Blood. 2015 Jan 8;125(2):346-57.

Enhancer of zeste homolog 2 (EZH2) and related EZH1 control gene expression and promote tumorigenesis via methylating histone H3 at lysine 27 (H3K27). These methyltransferases are ideal therapeutic targets due to their frequent hyperactive mutations and overexpression found in cancer, including hematopoietic malignancies. Here, we characterized a set of small molecules that allow pharmacologic manipulation of EZH2 and EZH1, which include UNC1999, a selective inhibitor of both enzymes, and UNC2400, an inactive analog compound useful for assessment of off-target effect. UNC1999 suppresses global H3K27 trimethylation/dimethylation (H3K27me3/2) and inhibits growth of mixed lineage leukemia (MLL)-rearranged leukemia cells. UNC1999-induced transcriptome alterations overlap those following knockdown of embryonic ectoderm development, a common cofactor of EZH2 and EZH1, demonstrating UNC1999's on-target inhibition. Mechanistically, UNC1999 preferentially affects distal regulatory elements such as enhancers, leading to derepression of polycomb targets including Cdkn2a. Gene derepression correlates with a decrease in H3K27me3 and concurrent gain in H3K27 acetylation. UNC2400 does not induce such effects. Oral administration of UNC1999 prolongs survival of a well-defined murine leukemia model bearing MLL-AF9. Collectively, our study provides the detailed profiling for a set of chemicals to manipulate EZH2 and EZH1 and establishes specific enzymatic inhibition of polycomb repressive complex 2 (PRC2)-EZH2 and PRC2-EZH1 by small-molecule compounds as a novel therapeutics for MLL-rearranged leukemia.

An orally bioavailable chemical probe of the Lysine Methyltransferases EZH2 and EZH1.[Pubmed:23614352]

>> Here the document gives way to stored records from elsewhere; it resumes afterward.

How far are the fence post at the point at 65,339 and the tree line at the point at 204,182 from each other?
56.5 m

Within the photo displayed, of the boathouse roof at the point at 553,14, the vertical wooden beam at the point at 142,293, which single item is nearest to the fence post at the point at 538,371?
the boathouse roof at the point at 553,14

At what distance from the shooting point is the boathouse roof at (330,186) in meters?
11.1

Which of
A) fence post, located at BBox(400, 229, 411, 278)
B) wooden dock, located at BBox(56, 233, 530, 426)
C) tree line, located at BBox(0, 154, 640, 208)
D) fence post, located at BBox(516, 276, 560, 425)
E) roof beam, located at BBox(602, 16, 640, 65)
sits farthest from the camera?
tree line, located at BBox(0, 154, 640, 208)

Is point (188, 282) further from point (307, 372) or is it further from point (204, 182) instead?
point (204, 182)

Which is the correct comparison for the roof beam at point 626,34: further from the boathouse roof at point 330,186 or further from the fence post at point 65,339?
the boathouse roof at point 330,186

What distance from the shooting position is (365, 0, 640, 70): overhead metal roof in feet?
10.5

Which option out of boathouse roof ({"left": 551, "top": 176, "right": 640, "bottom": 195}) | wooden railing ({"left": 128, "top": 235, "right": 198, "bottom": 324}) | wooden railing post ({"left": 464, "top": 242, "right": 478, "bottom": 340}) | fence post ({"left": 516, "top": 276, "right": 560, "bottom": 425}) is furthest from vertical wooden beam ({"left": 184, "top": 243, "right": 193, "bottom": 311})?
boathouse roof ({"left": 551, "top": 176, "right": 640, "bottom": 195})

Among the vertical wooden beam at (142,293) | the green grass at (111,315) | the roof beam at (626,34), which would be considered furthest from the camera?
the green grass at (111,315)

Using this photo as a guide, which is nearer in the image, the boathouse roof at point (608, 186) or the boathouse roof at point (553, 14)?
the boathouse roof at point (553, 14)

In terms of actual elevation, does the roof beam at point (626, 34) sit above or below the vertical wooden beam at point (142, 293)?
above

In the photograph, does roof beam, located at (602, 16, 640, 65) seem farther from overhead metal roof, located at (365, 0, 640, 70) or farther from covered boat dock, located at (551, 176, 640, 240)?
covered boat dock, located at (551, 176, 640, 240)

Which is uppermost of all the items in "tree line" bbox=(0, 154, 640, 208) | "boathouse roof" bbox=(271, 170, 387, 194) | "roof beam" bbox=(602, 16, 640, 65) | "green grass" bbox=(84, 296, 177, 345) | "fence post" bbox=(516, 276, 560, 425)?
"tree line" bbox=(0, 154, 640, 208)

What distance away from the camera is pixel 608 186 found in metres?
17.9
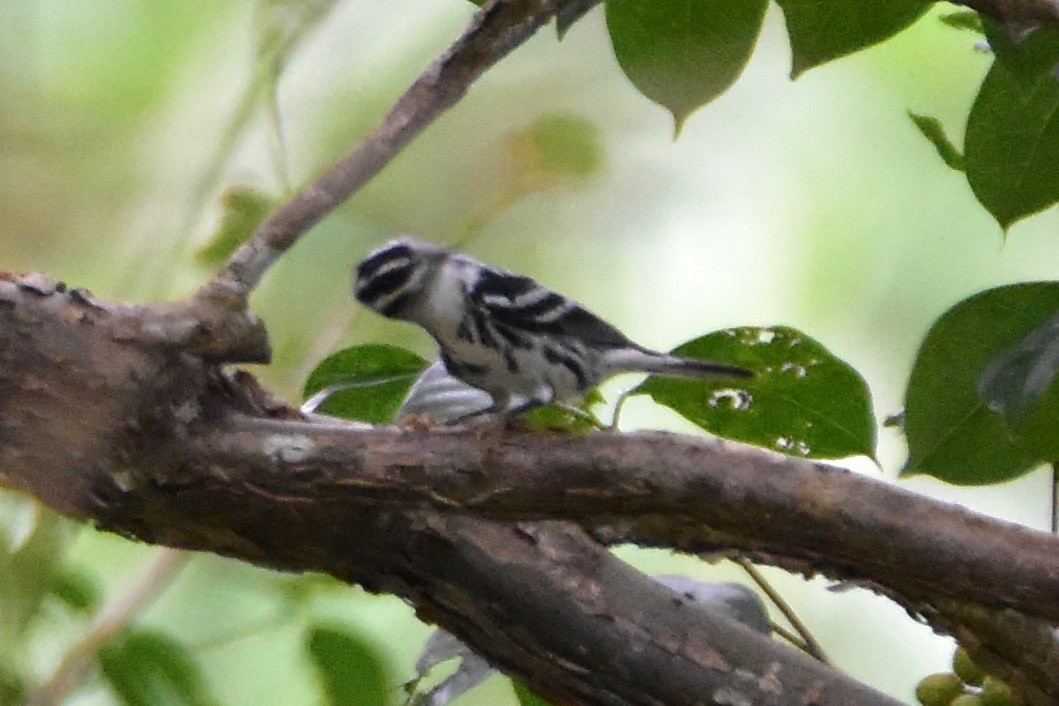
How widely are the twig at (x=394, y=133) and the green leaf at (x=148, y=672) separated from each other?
1.32 feet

ACS Chem Biol. 2013;8(6):1324-34.

EZH2 or EZH1 is the catalytic subunit of the polycomb repressive complex 2 that catalyzes methylation of histone H3 lysine 27 (H3K27). The trimethylation of H3K27 (H3K27me3) is a transcriptionally repressive post-translational modification. Overexpression of EZH2 and hypertrimethylation of H3K27 have been implicated in a number of cancers. Several selective inhibitors of EZH2 have been reported recently. Herein we disclose UNC1999, the first orally bioavailable inhibitor that has high in vitro potency for wild-type and mutant EZH2 as well as EZH1, a closely related H3K27 methyltransferase that shares 96% sequence identity with EZH2 in their respective catalytic domains. UNC1999 was highly selective for EZH2 and EZH1 over a broad range of epigenetic and non-epigenetic targets, competitive with the cofactor SAM and non-competitive with the peptide substrate. This inhibitor potently reduced H3K27me3 levels in cells and selectively killed diffused large B cell lymphoma cell lines harboring the EZH2(Y641N) mutant. Importantly, UNC1999 was orally bioavailable in mice, making this inhibitor a valuable tool for investigating the role of EZH2 and EZH1 in chronic animal studies. We also designed and synthesized UNC2400, a close analogue of UNC1999 with potency >1,000-fold lower than that of UNC1999 as a negative control for cell-based studies. Finally, we created a biotin-tagged UNC1999 (UNC2399), which enriched EZH2 in pull-down studies, and a UNC1999-dye conjugate (UNC2239) for co-localization studies with EZH2 in live cells. Taken together, these compounds represent a set of useful tools for the biomedical community to investigate the role of EZH2 and EZH1 in health and disease.